In addition to being a highly effective poverty reduction tool, the Earned Income Tax Credit has been found to have a slew of other positive effects on recipients and their families. And in a decade that kicked off with an economic downturn and saw incomes stagnate and decline through a jobless recovery, the EITC tracked well with changes in a growing low-income population, bringing an economic boost into struggling communities at tax time.
But questions remain about how effective the EITC is in a downturn as steep as the one we’ve just experienced, as unemployment rises and it takes longer for job seekers to find new employment.
We now have new local level data from the IRS that can shed some light on those questions. The latest individual taxpayer data come from tax year 2008, or the 2009 tax filing season. (To download or map TY2008 data down to the ZIP code level, check out EITC Interactive.) These data provide information on the first year of the downturn, and confirm that the EITC played an important role for millions of families in boosting their take home pay as the deepest recession since the Great Depression took hold.
Overall the number of taxpayers receiving the EITC nationally increased by 350,000 filers between 2007 and 2008 to 24.1 million--a bump of 1.5 percent--even as total number of tax filers declined. Together, these changes led the share of filers claiming the EITC to increase from 16.0 percent to 17.5 percent in the space of one year. At the same time, EITC dollars claimed increased by $533 million in real terms, to reach almost $50 billion in 2008.
Multiple factors could explain the rise in EITC receipt, even as the recession pushed unemployment up.
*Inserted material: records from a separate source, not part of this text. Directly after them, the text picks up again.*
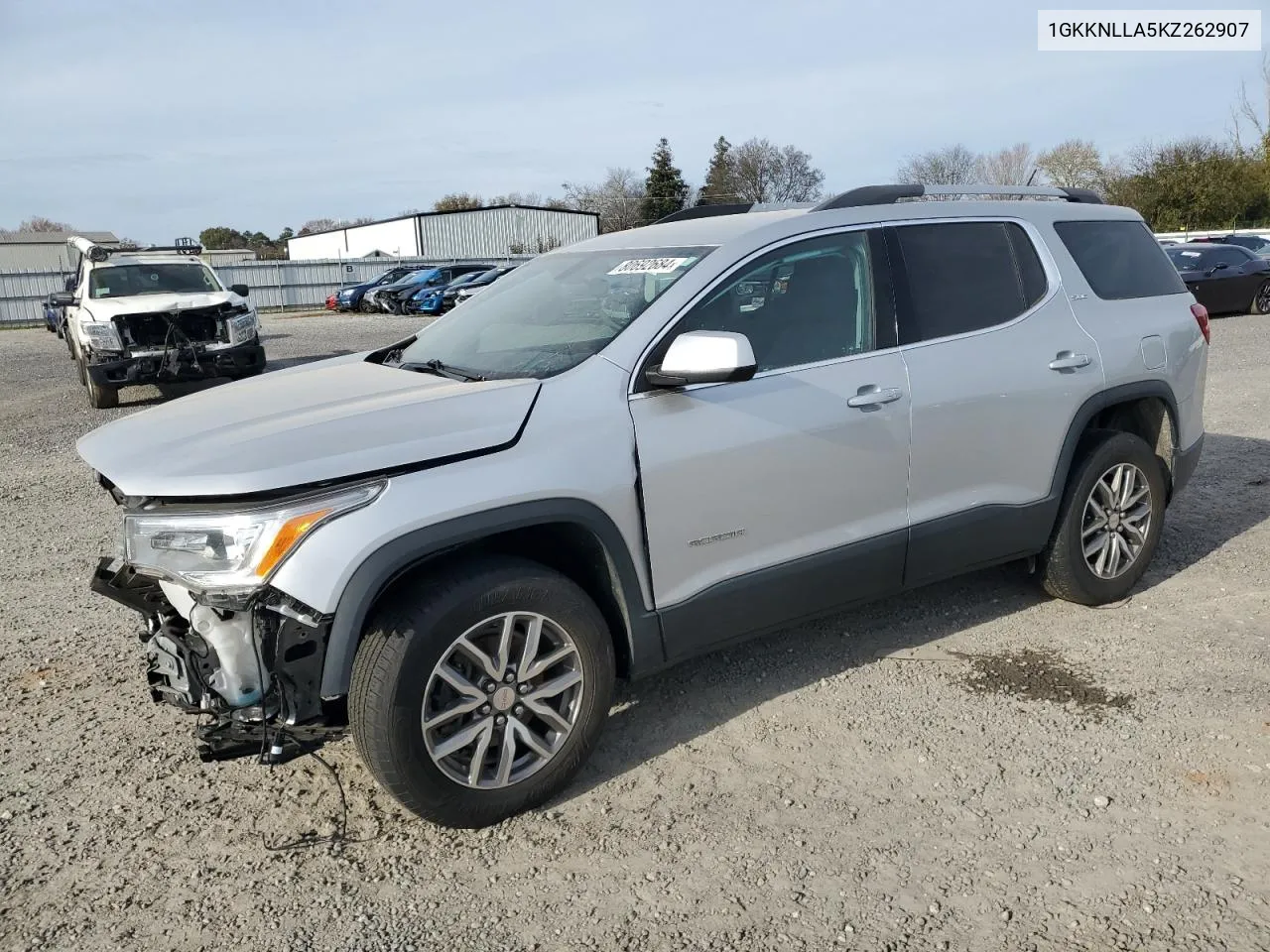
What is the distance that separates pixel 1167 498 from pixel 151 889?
467cm

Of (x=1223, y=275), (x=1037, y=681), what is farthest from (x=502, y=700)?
(x=1223, y=275)

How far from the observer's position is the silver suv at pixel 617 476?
288 centimetres

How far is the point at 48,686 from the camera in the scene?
13.7 ft

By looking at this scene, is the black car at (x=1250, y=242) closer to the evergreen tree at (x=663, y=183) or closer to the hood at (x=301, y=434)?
the hood at (x=301, y=434)

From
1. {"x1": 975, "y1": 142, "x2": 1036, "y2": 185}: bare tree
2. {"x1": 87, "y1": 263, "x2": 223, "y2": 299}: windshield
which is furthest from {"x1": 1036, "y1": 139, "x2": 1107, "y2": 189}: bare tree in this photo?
{"x1": 87, "y1": 263, "x2": 223, "y2": 299}: windshield

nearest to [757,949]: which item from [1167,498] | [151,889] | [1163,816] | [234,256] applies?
[1163,816]

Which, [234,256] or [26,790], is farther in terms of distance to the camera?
[234,256]

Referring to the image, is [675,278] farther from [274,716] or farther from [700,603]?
[274,716]

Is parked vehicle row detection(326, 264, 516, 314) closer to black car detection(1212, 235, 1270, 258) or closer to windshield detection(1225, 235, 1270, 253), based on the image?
black car detection(1212, 235, 1270, 258)

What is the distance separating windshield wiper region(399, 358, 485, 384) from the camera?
3634 mm

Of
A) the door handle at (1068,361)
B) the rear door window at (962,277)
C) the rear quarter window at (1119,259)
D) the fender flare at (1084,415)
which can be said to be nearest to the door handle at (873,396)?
the rear door window at (962,277)

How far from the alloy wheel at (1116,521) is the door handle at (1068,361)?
0.55 meters

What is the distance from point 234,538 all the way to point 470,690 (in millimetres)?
812

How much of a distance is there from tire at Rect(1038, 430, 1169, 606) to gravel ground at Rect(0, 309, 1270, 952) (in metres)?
0.16
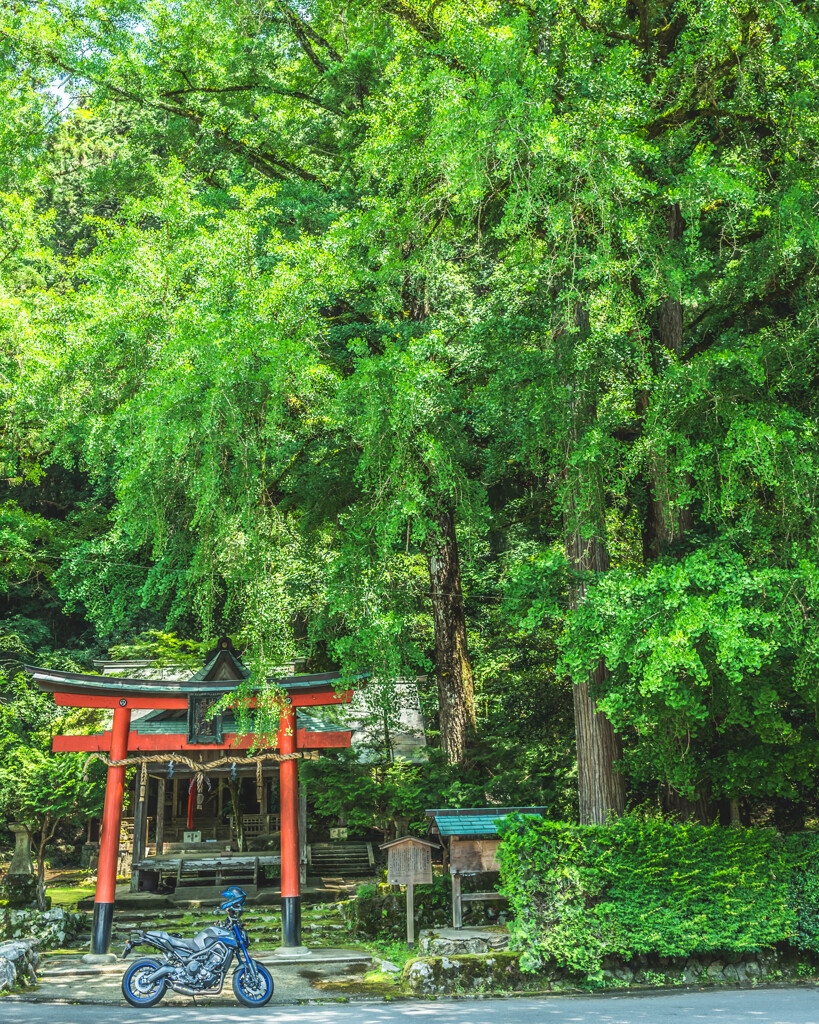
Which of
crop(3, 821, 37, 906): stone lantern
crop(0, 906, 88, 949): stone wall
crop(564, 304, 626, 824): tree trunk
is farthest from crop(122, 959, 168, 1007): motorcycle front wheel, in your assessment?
crop(3, 821, 37, 906): stone lantern

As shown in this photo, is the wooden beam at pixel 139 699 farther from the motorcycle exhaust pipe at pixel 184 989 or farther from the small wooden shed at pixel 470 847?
the motorcycle exhaust pipe at pixel 184 989

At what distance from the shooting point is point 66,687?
10023mm

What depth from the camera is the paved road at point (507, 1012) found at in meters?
→ 6.53

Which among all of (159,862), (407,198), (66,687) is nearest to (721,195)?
(407,198)

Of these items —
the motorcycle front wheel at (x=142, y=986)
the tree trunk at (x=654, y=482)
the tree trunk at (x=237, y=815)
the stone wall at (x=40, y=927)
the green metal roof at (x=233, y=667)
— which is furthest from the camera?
the tree trunk at (x=237, y=815)

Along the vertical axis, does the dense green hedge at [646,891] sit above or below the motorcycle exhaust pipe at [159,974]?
above

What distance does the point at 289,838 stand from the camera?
9875mm

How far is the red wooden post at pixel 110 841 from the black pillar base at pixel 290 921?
79.8 inches

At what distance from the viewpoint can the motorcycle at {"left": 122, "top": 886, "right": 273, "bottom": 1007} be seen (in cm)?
736

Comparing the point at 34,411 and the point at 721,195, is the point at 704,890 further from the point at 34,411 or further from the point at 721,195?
the point at 34,411

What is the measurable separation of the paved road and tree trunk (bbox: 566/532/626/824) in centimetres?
207

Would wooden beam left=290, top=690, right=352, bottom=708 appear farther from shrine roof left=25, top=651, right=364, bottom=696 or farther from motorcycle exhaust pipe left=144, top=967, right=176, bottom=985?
motorcycle exhaust pipe left=144, top=967, right=176, bottom=985

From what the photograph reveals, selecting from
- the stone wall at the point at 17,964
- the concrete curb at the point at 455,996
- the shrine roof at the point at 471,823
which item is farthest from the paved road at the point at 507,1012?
the shrine roof at the point at 471,823

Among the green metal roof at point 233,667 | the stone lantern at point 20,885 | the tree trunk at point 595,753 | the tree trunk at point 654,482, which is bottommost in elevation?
the stone lantern at point 20,885
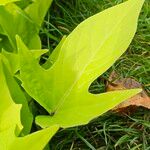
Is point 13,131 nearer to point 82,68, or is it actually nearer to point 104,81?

While some filers may lose EITC eligibility during a downturn due to job loss, others become eligible when two-earner families lose an earner; people get their hours cut or are only employed for part of the year; or people get laid off from good-paying jobs and end up in positions that pay less.
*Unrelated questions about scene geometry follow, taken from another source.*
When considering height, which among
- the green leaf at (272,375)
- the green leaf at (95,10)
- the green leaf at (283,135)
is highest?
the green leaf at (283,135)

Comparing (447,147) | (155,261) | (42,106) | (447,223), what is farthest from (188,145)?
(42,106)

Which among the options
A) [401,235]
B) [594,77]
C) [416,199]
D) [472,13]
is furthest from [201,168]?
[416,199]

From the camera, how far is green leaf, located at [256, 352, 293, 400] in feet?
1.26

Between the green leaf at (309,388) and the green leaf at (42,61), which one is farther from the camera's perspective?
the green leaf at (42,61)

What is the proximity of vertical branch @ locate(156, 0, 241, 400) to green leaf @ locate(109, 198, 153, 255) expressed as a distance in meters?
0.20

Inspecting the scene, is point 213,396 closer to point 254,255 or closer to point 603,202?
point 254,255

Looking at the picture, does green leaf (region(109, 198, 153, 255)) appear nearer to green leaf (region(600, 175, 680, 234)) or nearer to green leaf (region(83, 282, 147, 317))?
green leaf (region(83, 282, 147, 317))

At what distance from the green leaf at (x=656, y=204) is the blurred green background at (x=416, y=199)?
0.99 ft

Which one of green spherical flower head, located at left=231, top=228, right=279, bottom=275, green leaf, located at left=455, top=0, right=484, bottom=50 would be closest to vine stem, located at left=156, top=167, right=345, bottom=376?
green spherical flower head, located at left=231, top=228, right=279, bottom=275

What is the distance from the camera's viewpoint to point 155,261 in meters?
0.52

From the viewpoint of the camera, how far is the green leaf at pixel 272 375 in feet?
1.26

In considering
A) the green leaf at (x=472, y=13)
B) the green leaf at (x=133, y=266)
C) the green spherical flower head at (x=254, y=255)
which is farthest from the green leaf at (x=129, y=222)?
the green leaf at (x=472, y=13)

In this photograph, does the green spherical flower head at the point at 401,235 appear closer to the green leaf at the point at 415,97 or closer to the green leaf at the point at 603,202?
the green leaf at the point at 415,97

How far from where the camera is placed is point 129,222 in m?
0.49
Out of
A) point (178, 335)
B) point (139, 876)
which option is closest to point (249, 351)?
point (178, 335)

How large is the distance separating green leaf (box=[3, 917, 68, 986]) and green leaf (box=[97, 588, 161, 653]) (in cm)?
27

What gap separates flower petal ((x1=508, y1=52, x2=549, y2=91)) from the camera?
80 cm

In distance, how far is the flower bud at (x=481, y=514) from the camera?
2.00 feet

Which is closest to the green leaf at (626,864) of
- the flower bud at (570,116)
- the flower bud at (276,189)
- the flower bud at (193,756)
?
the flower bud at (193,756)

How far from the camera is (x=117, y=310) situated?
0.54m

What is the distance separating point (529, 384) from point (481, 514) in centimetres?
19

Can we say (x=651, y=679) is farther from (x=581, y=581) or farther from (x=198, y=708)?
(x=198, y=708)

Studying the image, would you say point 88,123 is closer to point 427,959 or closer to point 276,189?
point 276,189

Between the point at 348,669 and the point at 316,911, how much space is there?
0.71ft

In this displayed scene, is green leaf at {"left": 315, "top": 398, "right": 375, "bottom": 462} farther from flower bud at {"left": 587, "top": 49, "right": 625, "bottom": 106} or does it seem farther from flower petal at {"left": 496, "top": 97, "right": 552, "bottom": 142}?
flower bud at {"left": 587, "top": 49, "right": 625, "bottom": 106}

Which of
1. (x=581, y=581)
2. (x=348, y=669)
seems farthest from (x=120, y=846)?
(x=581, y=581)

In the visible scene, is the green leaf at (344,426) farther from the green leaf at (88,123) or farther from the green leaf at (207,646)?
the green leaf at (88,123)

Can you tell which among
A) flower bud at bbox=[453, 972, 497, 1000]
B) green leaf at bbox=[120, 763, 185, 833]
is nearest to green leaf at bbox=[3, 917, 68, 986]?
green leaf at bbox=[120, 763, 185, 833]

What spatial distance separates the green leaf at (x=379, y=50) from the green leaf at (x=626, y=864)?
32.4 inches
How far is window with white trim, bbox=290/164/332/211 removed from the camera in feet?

In the nation’s 100 largest metro areas—home to more than 62 percent of the country’s EITC filers--all but 8 metro areas saw the number of filers claiming the EITC increase in the first year of the downturn, with another 7 experiencing increases of less than half a percent. Many of these places--including Baton Rouge, Baltimore, Tulsa, and El Paso--remained relatively economically health through the first phase of the downturn (See this map).
At the other end of the spectrum, the largest increases in EITC receipt between 2007 and 2008 were clustered in Florida and the Inner Mountain West, regions at the leading edge of the downturn after the housing market collapse. In addition, metro areas that shed manufacturing jobs, including Detroit and Indianapolis, also saw EITC recipients increase from 2007 to 2008. While other metro areas--like Austin, D.C., Des Moines, Raleigh, and Nashville--experienced upticks in EITC recipients as they as quickly added population, including low-wage workers.
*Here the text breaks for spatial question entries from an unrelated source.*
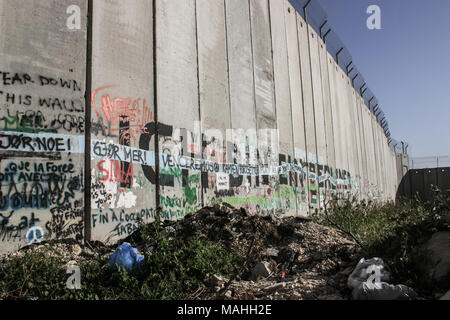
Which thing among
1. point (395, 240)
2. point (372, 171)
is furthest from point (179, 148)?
point (372, 171)

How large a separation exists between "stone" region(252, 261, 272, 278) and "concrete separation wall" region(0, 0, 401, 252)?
198 cm

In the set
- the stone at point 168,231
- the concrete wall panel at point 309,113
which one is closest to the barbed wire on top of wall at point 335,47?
the concrete wall panel at point 309,113

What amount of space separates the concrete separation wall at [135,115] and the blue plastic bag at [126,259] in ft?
3.64

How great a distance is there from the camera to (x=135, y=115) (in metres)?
5.79

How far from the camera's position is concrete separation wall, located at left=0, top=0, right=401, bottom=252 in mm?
4555

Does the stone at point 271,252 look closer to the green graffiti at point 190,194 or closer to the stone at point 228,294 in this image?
the stone at point 228,294

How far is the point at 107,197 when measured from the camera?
5176 millimetres

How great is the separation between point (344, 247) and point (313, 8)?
12.7m

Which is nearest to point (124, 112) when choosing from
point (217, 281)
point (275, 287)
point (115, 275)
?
point (115, 275)

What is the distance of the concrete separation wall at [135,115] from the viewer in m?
4.55

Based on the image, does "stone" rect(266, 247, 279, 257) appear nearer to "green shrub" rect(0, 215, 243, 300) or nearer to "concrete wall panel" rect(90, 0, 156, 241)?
"green shrub" rect(0, 215, 243, 300)

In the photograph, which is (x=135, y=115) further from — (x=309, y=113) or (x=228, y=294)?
(x=309, y=113)

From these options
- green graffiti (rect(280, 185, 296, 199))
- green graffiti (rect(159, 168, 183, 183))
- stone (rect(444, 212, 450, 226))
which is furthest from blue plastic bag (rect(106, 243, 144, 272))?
green graffiti (rect(280, 185, 296, 199))

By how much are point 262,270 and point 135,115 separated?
3112 millimetres
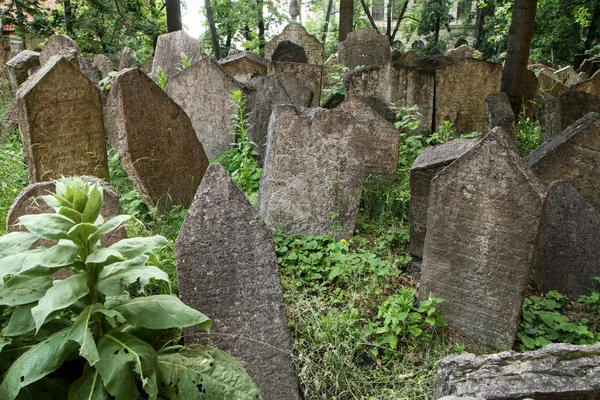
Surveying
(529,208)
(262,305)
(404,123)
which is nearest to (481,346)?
(529,208)

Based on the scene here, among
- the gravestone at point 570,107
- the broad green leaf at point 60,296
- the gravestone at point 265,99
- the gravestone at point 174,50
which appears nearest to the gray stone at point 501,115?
the gravestone at point 570,107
And these figures don’t take into account the expansions made to the EITC and Child Tax Credit under the American Recovery and Reinvestment Act that went into effect in TY2009 (and are credited with keeping 1.5 million out of poverty in that year).
However, the latest data indicate that the EITC continues to be an important policy tool for boosting incomes and providing an economic cushion to working families--and the communities in which they live--during downturns in the economic cycle. But it’s true that EITC only works for those who are working, which means efforts to strengthen and preserve safety net measures like unemployment insurance and food stamps become doubly important during periods with stubbornly high unemployment and weak job creation.